Arkasından bakmayı bırakarak üst kata çıktım ama onun odasına girmek yerine hemen yan taraftaki odanın kapısına birkaç defa vurdum. Ses gelmeyince içeriye girdim ve buranın da yatak odası olduğunu gördüm. Tek kişilik bir yatak ve küçük bir dolap dışında başka hiçbir şey yoktu. Sanırım bu oda kullanılmıyordu. İçeriye girmeden tekrar kapıyı kapatarak bu sefer de Karan'ın odasının tam karşısındaki odanın kapısını çaldım.

"Gel." Selen'in sesini duyunca oyalanmadan hemen içeriye girdim. Bembeyaz mobilyalarla döşenmiş çok şık bir odaydı. Odanın tam ortasında büyük bir yatak. Yatağın sağ tarafında orta boy kıyafet dolabı, sol tarafında da çalışma masası vardı. Masanın yanında da beyaz bir koltuk duruyordu. Aynı evde iki farklı oda. Birisi bembeyaz diğeri simsiyah. "Sen miydin?" diyen Selen'e baktım. Yatağın üzerinde uzanmış kitap okuyordu.

"Gelebilir miyim?" Beni görünce gülümsedi ve doğrularak oturur pozisyona geldi.

"Tabii ki." Birkaç adımda içeriye girdim ve yanına doğru yürüdüm.

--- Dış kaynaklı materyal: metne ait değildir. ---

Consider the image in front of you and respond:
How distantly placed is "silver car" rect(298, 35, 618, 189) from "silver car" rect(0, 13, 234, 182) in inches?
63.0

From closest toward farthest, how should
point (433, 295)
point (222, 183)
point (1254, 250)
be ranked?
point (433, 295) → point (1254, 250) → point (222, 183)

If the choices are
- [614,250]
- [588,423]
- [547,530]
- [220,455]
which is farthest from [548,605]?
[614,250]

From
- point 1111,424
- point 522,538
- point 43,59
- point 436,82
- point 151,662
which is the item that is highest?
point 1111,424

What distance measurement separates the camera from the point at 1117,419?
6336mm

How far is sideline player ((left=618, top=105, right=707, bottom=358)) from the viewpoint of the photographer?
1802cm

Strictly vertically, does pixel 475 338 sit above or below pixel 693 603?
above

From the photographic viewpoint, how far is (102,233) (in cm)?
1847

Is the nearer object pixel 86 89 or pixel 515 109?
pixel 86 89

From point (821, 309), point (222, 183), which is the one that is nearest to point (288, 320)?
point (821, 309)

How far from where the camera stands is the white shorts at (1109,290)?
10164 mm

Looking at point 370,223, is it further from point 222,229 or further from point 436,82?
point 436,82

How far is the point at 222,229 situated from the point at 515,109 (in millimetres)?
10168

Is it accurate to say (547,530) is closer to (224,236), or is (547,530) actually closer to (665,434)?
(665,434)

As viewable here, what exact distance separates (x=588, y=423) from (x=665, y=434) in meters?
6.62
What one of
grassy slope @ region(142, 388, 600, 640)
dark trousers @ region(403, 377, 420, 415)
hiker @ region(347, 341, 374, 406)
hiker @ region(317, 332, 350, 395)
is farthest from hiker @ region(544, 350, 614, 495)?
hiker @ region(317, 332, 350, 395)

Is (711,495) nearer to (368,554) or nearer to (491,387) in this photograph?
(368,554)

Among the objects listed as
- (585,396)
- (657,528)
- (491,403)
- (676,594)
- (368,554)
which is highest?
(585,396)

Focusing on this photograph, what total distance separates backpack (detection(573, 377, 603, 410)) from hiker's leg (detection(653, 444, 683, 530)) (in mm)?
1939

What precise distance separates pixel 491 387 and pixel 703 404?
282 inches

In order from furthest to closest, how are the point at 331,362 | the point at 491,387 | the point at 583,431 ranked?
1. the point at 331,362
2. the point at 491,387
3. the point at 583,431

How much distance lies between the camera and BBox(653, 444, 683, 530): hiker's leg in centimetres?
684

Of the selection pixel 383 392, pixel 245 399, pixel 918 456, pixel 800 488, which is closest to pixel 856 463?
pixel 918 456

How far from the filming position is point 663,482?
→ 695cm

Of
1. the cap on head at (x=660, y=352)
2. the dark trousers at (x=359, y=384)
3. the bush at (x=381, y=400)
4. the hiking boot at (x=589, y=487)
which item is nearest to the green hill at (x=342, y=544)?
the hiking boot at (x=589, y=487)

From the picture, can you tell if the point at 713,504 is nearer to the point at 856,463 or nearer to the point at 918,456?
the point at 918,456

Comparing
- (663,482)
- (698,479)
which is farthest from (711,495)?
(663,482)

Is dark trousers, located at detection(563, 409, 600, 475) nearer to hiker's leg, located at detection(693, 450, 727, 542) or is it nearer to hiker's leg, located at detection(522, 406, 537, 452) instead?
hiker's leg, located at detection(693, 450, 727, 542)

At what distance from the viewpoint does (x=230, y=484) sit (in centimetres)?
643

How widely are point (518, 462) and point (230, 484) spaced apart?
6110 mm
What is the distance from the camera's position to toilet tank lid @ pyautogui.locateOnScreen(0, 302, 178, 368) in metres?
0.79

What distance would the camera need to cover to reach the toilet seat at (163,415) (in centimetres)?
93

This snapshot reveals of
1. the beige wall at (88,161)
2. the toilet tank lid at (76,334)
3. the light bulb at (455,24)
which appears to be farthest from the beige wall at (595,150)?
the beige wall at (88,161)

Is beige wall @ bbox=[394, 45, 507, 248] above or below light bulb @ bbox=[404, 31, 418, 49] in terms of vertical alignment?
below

"Bana buranın adresini verir misin?"

"Neden?"

"Bir arkadaşım benim için bir şey getirecek." Gözlerini benden kaçırdı ve eliyle boynunu kaşıdı. Bir şeyden çekindiğini anlamıştım. "Bir sorun mu var?" deyince gözleri tekrar beni buldu.

"Ben adresi tabii ki veririm ama arkadaşın gelse bile kapıda kalır."

"Kapıda mı kalır, neden?"

"Eve abimin izni olmadan hiç kimse giremez, adamlar almazlar yani. Ben yine sana adresi söyleyeyim ama sen önce abime sor bence sonra arkadaşına mahçup olma." Derin bir nefes aldım.

"Peki, tamam. Ben abinle konuşayım." deyince beni başıyla onayladı. Ona başka hiçbir şey söylemeden odadan tekrar çıktım ve salona indim. Salona inince de oyalanmadan bahçeye çıktım ve Karan'ı yanındaki 3 adamla konuşurken gördüm. Hızlı adımlarla yanına doğru gittim.

"Konuşabilir miyiz?" Hem onun hem de yanındaki adamların bakışları beni buldu.

"Sonra." diyerek önüne dönünce ona göz devirdim.

"Sonra olmaz acil bir şey." Tekrar bana baktı.

"Bekle o zaman."

"Tamam bekliyorum." diyerek ellerimi göğsümün altında birleştirerek ona bakmaya başladım.

"Söylediğim gibi evin etrafına birkaç adam daha..." dedi ve susarak bana döndü. "Uzakta bekle." Derin bir nefes aldım ve birkaç adım geri giderek uzaklaştım. Adamlarla konuştuktan sonra cebinden telefonu çıkardı ve onunla oynayarak yanıma doğru geldi. Ben yanıma gelip konuşmasını beklerken o telefonla oynayarak yanımdan geçmiş ve gitmişti.

"Hey, konuşacaktık unuttun mu?" Yine bana bakmadan cevap verdi.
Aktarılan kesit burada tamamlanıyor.